++++ Textauszug ++++

Die Elbphilharmonie um 21.20 Uhr: Im Großen Saal beginnt die Pause. Viele Zuschauer drängen sich durch die Ausgänge ins Foyer. Vor der Damentoilette auf dem linken Flügel in der 15. Etage tippeln bereits 40 Frauen vor zwei Kabinen von einem Fuß auf den anderen. Ute Szarbinowski steht als 35. in der Schlange. „Es gibt eindeutig zu wenig Toiletten“, klagt die 52-Jährige.
Die Diskussion über die unzureichende Zahl der Damentoiletten ist schon seit der Eröffnung des Konzerthauses entbrannt. Insgesamt gibt es in der Elbphilharmonie 28 Herren-WCs, 46 Urinale und 51 Damen-WCs. Gerade so viel, dass die Bauauflagen erfüllt sind.
Wie viele Toiletten es in Theatern und Konzerthäusern geben muss, schreibt die Versammlungsstättenverordnung (VStättVO) vor. Pro 1000 Publikumsplätze verlangt sie acht Herren-WCs und zwölf Urinale – aber nur zwölf Damentoiletten. Problem Nummer eins: Es gibt von vornherein weniger Örtlichkeiten für Frauen. Anscheinend wurde nicht bedacht, dass die Sitzung in einer Kabine länger dauert als am Urinal. Problem Nummer zwei: Ein Großteil der Toiletten ist für die Besucher des Großen Saals gar nicht zugänglich. Sie müssten den Konzertbereich verlassen, um auf die Plaza zu gelangen.
In der Schlange geht es nur langsam voran. Ute Szarbinowski verteidigt immer noch eisern ihren Platz. Nach 15 Minuten ertönt der erste Gong zum Pausenende. „Entweder die verlängern die Pause oder bauen mehr Toiletten“, grummelt Szarbinowski. Ein Mann nach dem anderen spaziert in das benachbarte Herren-WC, ohne auch nur eine Minute anzustehen. „An der Konstruktion war wohl keine Frau beteiligt“, scherzt ein älterer Herr und ruckelt sich die Hose zurecht. Er erntet genervte Blicke. Der Gong hallt ein zweites Mal durch die Foyers – Ute Szarbinowski und vier Leidensgenossinnen stürmen die Männertoilette.
Dezente Beschilderung der Toiletten geht unter
Das 8. Philharmonische Konzert mit dem jungen Dirigenten Lorenzo Viotti aus der Schweiz und dem preisgekrönten Julian Steckel am Violoncello ist zur Nebensache geworden. Einige Damen wechseln die Etage, in der Hoffnung, ihr Toilettenglück anderswo zu finden. Die Übrigen entscheiden sich beim Anblick der meterlangen Staus für die Kehrtwende. „Ich schwitze das aus“, sagt eine ältere Dame im schwarzen Hosenanzug.

++++

• **Aufgabe 1**
Beantworte anhand des Textes über die Toiletten in der Elbphilharmonie:
(a) Wie viele Damen-WCs gibt es in der Elbphilharmonie insgesamt?
(b) Wie viele Damentoiletten schreibt die Versammlungsstättenverordnung pro 1000 Publikumsplätze vor?
(c) Wer dirigiert das 8. Philharmonische Konzert?
• **Aufgabe 2**
Übersetze bitte diesen Satz aus dem Text über die Toiletten in der Elbphilharmonie ins Englische: „Die Diskussion über die unzureichende Zahl der Damentoiletten ist schon seit der Eröffnung des Konzerthauses entbrannt.“
Die Einträge sind eigenständiges Material und haben mit dem Text nichts zu tun.

++++ Datensatzinhalt ++++

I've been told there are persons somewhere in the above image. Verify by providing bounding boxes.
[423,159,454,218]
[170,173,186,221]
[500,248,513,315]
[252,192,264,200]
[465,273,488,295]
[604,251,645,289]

++++

• **Vollständige Lösung 1**
(a) 51
(b) Zwölf
(c) Lorenzo Viotti

• **Vollständige Lösung 2**
The debate over the insufficient number of women's restrooms has been raging ever since the concert hall opened.